◆ QUESTIONS ON THE MATERIAL ◆
[a] Name the kinds of testing that the virus scanner post says the May 2007 report covered.
[b] According to the virus scanner post, how many products were tested in the most recent report?
[c] Continue the post about virus scanners from its last sentence.

◆ TEXT EXCERPT ◆
---------------
Friday, June 8, 2007

How does your Virus Scanner stack up?

If you ask me, virus detection the way it's traditionally done (via pattern, or signature detection) is a losing battle the same way IDS is. If you think it through it makes sense. You first have a threat emerge, ravage a significant amount of systems before someone isolates the threat, finds a pattern and writes a signature to detect it. Once the threat changes slightly (heaven forbit we encounter a polymorphic threat) - our detection is crap and the whole cycle starts over.

That being said, it's always interesting to see how virus scanners stack up against today's threats of viruses, malware, spyware, and other 'non-wanted' things on your system which are potentially malicious. The problem is that we have so many blended threats now, from drive-by installs to viruses which can trigger no anomalous activity and act as root-kits.

There is a place on the web that does nothing but compare anti-virus vendors and their ability to protect you. If you're interested in the AC-Comparatives results, you can check them out at this link HERE.

Allow me to summarize what's in the most recent report. The latest report published on May 2007 investigated Proactive/Retrospective testing of on-demand detection of viruses and malware. They also included the False-positive testing and some tests for scanning speed determination. Here are some notes from the test report:
  • A total of 17 products tested (including every one I've ever heard of and then some)
  • Only 1 product earned the prestigious Advanced+ certification (NOD32 Anti-Virus)
---------------
(Dataset entries)

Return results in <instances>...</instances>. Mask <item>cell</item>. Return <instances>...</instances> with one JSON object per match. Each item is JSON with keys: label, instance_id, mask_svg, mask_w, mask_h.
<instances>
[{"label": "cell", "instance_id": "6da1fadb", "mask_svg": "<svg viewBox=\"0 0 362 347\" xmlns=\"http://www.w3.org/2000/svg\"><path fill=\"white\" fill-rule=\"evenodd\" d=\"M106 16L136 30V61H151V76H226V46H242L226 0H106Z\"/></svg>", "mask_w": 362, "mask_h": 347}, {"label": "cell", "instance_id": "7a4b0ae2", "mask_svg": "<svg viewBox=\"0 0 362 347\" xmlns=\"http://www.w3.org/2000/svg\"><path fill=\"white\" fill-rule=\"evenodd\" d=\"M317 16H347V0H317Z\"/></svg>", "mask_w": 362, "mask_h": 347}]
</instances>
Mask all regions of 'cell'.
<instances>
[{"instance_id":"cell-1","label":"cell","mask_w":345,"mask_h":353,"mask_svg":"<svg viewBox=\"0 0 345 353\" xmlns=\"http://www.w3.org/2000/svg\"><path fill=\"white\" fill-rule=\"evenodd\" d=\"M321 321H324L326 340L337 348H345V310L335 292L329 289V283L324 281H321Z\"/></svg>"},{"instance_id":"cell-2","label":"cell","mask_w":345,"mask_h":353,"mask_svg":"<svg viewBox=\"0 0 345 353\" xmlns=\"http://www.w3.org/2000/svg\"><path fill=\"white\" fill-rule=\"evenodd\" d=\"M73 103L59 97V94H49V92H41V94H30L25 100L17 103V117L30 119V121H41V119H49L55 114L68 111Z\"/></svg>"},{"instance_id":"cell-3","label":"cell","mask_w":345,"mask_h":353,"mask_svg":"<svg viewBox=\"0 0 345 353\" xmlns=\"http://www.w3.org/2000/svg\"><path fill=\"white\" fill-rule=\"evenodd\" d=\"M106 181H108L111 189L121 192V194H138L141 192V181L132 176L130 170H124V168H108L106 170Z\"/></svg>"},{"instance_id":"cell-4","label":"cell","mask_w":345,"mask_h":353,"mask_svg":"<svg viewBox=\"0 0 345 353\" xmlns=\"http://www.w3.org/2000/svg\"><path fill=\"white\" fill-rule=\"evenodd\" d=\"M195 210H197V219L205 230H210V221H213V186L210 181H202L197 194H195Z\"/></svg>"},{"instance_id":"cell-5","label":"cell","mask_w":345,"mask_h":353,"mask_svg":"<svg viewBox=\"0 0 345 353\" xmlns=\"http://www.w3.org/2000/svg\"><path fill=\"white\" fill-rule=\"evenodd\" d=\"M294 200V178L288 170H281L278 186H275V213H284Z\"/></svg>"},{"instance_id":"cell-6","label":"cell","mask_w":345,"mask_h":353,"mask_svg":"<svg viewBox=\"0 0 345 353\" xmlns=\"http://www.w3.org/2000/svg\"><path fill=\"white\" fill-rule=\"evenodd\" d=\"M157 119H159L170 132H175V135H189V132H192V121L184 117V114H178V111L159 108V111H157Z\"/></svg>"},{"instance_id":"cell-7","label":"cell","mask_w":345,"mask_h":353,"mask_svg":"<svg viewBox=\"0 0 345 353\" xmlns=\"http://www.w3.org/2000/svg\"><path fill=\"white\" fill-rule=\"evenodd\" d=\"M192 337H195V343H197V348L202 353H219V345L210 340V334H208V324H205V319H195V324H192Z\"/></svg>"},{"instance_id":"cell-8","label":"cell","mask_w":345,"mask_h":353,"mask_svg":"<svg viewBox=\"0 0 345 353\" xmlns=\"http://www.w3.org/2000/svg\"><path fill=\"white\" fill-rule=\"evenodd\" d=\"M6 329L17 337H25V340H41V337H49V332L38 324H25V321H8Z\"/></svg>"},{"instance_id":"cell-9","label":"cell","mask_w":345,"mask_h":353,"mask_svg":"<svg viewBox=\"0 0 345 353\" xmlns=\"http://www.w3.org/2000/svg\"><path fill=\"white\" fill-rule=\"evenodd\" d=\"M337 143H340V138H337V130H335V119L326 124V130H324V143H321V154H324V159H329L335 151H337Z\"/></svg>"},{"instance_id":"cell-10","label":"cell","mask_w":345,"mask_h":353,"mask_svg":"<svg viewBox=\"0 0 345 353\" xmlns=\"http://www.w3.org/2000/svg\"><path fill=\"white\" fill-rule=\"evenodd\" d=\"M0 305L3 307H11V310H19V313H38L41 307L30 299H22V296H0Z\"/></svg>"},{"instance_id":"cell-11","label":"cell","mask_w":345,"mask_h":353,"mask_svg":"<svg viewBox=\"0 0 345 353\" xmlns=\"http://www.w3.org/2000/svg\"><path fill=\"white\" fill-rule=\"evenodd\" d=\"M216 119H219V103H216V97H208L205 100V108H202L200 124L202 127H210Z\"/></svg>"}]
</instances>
---------------
◆ OUTPUTS BY TASK ◆
[a]
- Proactive/Retrospective testing of on-demand detection of viruses and malware
- False-positive testing
- Tests for scanning speed determination

[b] 17 products were tested.

[c]
  • Microsoft's OneCare is no longer the bottom-feeder (dead last) as it was on the last report - it got a "Standard" rating this time
  • AVG AntiVirus is dead last in detection (ouch)
  • The highest A/V scanner detected just about 84% of new backdoors, trojans and other yet-unidentified malware (AVG scored 10%... ouch)
  • The highest detection rate of "all new samples" was AVIRA & Fortinet at 71%, AVG got 8%
  • Fortinet rules the false-positive arena with >1,000+ false positives (the best was Symantec with zero), the next highest was Dr. Web with 36fp's
  • The fastest scanner was AVIRA, at around 7.49MB/sec, the slowest was TrustPort at 1.21MB/sec

[ Please read the full report for more details, etc that I've omitted in summarizing ]

So - what does this all tell us? For me, it tells me all virus scanners are crap, and the A/V companies are lying through their teeth to get us to buy their products. Next time you see a virus scanner claiming to detect 100% of the known and unknown threats... LAUGH, then cry a little.

1 comment:

Anonymous said...

Spot on, they are all crap at getting new threats... But that isn't what they are bought for. Thay're bought for a couple main reasons:

1. People keep punching the monkey, opening Osama_Captured_With_Paris_Hilton.jpg.exe, browsing for free porn, mistyping URLs, etc. Systems adminstrators keep leaving netbios shares wide open, neglecting patches, etc. So, there's tons of old stuff out there that everyone is vulnerable to, and AV bandages that.

2. CYA. Something gets infected? Wasn't my fault, boss, I'm going to go beat up Symantec, Trend, etc.

So yeah, it serves a purpose, just not the one advertised.